**Exercise objective:** Begin at the top of the records below and print each line exactly until the line containing "(b) The word" has been printed; any pictures are to be left out.

**Input material:**
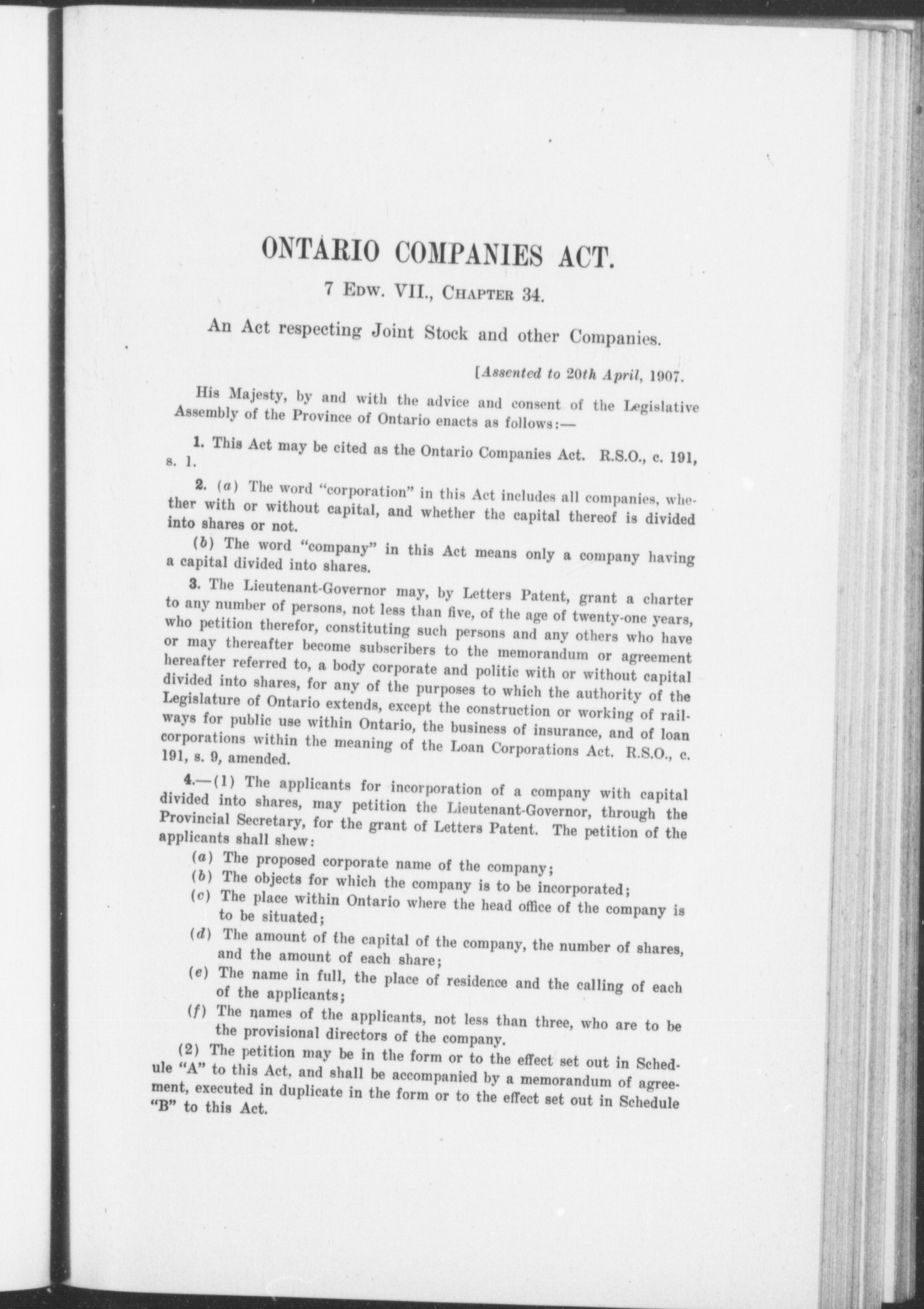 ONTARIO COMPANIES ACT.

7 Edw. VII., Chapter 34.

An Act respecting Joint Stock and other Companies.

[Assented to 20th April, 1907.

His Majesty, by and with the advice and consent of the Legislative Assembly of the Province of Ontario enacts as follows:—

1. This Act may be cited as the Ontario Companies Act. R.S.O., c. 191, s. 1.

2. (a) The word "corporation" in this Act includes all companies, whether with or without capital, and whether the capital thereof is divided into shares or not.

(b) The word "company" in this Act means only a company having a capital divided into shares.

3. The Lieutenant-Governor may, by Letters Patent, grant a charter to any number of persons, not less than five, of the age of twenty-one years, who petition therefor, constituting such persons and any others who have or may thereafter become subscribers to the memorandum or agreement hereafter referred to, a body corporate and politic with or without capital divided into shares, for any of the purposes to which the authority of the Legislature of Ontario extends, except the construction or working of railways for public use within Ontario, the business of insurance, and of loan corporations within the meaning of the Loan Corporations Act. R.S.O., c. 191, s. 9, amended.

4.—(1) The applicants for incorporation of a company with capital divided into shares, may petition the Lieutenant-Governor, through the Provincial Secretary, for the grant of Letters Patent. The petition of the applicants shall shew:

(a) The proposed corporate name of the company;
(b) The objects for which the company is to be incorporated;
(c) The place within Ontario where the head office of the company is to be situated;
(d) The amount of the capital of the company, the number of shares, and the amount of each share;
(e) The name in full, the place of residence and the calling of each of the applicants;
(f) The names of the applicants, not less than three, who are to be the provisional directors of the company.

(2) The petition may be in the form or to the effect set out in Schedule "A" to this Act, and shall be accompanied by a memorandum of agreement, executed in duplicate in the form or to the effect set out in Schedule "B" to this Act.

**Written answer:**
 ONTARIO COMPANIES ACT.

7 Edw. VII., Chapter 34.

An Act respecting Joint Stock and other Companies.

[Assented to 20th April, 1907.

His Majesty, by and with the advice and consent of the Legislative Assembly of the Province of Ontario enacts as follows:—

1. This Act may be cited as the Ontario Companies Act. R.S.O., c. 191, s. 1.

2. (a) The word "corporation" in this Act includes all companies, whether with or without capital, and whether the capital thereof is divided into shares or not.

(b) The word "company" in this Act means only a company having a capital divided into shares.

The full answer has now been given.